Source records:
* * * * * * *
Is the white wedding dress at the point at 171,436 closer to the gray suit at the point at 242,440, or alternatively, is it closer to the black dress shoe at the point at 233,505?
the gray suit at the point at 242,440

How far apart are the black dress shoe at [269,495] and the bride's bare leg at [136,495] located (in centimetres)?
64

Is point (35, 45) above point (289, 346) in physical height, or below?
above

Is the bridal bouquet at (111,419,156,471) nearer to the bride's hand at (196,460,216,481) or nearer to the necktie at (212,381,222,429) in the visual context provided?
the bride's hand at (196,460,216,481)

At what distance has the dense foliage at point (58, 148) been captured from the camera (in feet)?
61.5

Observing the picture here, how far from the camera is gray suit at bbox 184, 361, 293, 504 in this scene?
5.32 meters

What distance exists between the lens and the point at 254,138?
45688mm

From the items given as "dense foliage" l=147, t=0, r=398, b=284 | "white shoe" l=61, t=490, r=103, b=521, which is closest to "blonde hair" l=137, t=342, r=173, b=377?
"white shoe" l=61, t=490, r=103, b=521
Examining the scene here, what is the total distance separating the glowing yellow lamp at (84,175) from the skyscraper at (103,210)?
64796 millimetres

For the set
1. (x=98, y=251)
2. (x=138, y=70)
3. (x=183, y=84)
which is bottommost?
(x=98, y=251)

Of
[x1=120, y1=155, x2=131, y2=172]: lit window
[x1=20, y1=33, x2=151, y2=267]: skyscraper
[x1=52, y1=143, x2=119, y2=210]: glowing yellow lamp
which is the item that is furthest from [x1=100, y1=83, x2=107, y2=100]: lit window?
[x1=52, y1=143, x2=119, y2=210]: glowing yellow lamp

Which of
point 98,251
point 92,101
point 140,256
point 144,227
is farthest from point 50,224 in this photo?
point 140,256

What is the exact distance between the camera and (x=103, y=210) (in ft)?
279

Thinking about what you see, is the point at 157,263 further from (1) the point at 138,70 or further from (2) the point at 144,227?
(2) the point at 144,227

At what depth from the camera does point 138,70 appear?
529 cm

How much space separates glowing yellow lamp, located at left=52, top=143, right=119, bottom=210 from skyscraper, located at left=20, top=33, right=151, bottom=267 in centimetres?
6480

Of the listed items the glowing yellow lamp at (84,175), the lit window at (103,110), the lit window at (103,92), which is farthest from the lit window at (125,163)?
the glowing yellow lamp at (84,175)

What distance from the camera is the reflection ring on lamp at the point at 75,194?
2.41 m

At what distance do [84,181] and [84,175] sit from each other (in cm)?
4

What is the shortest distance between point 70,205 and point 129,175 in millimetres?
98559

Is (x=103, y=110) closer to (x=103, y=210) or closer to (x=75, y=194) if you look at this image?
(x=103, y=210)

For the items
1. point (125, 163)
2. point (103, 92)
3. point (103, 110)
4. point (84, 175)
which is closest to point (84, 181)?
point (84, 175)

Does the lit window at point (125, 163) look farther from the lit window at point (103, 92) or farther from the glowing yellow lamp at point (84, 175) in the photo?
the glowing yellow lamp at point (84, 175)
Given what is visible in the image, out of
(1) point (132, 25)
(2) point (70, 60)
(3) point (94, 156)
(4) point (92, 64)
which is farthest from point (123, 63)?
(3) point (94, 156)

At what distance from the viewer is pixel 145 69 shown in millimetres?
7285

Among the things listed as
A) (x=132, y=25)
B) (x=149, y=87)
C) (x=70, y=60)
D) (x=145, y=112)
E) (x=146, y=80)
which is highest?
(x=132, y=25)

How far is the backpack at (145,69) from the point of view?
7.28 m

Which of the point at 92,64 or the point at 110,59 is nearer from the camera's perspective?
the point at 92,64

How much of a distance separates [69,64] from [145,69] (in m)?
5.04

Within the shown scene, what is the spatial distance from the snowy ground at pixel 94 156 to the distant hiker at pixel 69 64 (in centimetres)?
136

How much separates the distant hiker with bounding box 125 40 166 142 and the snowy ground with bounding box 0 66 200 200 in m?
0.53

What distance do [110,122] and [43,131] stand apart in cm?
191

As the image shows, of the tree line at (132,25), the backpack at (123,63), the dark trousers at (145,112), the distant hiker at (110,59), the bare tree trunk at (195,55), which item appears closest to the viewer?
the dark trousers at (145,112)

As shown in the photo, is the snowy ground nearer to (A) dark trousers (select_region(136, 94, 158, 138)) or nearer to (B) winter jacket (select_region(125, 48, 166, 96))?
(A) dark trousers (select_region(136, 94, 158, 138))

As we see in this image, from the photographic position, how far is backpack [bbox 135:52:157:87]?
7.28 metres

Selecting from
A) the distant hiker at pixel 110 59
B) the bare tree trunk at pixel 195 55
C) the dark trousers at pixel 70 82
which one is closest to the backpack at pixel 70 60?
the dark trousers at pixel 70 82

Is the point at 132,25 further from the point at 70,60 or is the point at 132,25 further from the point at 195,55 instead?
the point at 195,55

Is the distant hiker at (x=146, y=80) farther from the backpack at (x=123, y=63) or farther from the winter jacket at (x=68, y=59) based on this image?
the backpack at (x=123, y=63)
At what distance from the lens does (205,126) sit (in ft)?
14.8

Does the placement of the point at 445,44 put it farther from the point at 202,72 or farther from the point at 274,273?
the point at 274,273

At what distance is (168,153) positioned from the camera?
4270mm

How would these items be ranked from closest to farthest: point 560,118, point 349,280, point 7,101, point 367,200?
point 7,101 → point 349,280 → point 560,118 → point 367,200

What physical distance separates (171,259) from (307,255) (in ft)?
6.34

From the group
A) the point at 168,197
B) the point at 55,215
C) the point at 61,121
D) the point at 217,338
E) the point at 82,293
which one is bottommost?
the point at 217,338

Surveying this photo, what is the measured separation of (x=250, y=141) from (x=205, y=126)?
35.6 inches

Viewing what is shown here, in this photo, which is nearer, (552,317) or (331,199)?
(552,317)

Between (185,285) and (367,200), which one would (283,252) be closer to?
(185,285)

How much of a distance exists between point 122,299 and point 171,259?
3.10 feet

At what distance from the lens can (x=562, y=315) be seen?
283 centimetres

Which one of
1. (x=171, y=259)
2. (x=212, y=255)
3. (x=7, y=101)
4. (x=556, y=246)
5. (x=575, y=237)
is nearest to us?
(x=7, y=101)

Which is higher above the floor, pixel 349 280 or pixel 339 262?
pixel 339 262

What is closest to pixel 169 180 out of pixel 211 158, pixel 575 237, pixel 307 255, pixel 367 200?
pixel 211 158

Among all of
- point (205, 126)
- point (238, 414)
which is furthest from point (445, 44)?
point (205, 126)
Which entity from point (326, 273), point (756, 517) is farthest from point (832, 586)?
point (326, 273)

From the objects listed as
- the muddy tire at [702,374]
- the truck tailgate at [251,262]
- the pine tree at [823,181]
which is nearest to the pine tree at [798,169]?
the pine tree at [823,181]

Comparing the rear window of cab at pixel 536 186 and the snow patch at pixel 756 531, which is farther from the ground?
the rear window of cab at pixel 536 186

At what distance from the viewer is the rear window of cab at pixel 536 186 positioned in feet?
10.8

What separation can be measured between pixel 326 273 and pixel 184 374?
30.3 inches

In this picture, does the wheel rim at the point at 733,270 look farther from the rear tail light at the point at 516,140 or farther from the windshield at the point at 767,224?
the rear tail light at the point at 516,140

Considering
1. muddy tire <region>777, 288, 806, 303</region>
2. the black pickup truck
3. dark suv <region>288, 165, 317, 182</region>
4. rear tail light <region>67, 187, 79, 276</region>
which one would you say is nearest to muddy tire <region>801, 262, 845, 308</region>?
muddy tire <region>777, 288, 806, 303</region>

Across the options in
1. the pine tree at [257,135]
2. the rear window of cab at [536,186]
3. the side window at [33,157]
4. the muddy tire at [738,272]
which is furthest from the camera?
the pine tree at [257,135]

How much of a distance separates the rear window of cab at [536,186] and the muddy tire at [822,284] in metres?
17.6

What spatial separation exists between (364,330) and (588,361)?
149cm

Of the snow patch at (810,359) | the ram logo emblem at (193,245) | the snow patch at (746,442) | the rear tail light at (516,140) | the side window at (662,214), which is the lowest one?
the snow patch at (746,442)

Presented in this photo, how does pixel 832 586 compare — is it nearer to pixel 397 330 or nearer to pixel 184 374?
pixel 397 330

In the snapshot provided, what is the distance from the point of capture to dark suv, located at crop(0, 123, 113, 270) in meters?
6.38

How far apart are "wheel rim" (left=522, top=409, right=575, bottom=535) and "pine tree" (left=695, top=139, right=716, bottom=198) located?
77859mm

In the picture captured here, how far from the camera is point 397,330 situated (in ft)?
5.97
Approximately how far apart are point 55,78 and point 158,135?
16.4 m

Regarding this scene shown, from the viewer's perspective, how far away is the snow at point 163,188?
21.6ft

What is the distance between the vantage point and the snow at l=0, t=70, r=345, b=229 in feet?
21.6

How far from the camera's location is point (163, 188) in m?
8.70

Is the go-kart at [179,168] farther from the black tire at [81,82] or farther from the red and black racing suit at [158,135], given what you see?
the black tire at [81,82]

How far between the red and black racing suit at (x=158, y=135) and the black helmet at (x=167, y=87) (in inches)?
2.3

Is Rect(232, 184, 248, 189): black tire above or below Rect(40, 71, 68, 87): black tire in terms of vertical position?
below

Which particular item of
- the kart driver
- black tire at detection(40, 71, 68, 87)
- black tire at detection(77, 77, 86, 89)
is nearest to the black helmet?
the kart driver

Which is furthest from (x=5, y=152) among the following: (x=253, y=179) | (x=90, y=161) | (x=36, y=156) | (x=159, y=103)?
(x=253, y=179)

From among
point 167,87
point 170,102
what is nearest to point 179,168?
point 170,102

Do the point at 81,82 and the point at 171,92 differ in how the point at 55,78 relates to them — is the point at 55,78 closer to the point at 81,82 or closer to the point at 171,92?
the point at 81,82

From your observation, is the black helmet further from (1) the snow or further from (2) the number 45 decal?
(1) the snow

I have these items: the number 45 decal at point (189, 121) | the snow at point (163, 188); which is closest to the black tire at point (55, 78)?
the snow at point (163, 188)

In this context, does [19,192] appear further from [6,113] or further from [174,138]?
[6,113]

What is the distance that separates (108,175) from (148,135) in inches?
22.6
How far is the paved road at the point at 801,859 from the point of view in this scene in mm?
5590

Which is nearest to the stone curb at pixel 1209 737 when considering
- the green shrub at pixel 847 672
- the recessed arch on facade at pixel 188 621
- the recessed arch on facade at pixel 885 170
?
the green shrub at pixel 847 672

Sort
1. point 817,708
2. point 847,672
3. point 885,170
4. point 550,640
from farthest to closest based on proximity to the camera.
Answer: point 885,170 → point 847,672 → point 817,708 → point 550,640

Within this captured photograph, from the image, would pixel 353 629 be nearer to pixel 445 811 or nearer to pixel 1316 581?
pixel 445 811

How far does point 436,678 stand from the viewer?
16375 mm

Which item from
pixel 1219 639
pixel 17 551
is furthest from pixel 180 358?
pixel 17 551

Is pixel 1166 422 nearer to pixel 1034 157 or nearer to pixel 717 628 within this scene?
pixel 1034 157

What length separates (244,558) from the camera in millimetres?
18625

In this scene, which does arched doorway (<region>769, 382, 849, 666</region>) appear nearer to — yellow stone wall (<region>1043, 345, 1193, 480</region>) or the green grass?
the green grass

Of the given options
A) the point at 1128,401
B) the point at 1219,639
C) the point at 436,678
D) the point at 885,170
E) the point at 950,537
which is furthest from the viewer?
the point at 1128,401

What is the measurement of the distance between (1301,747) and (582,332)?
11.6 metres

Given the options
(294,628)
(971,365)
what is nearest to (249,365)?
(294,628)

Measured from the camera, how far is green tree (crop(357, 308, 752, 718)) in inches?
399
* * * * * * *
*Work to be completed*: Copy out every line from the one containing "Of the given options" to the end of the material, both ends included.

*Written response*:
Of the given options
A) the point at 1128,401
B) the point at 1219,639
C) the point at 436,678
D) the point at 885,170
E) the point at 950,537
which is furthest from the viewer?
the point at 1128,401

What is the measurement of the distance between (1301,747) and (582,332)?
11.6 metres

Given the options
(294,628)
(971,365)
what is nearest to (249,365)?
(294,628)

Measured from the camera, how far is green tree (crop(357, 308, 752, 718)) in inches?
399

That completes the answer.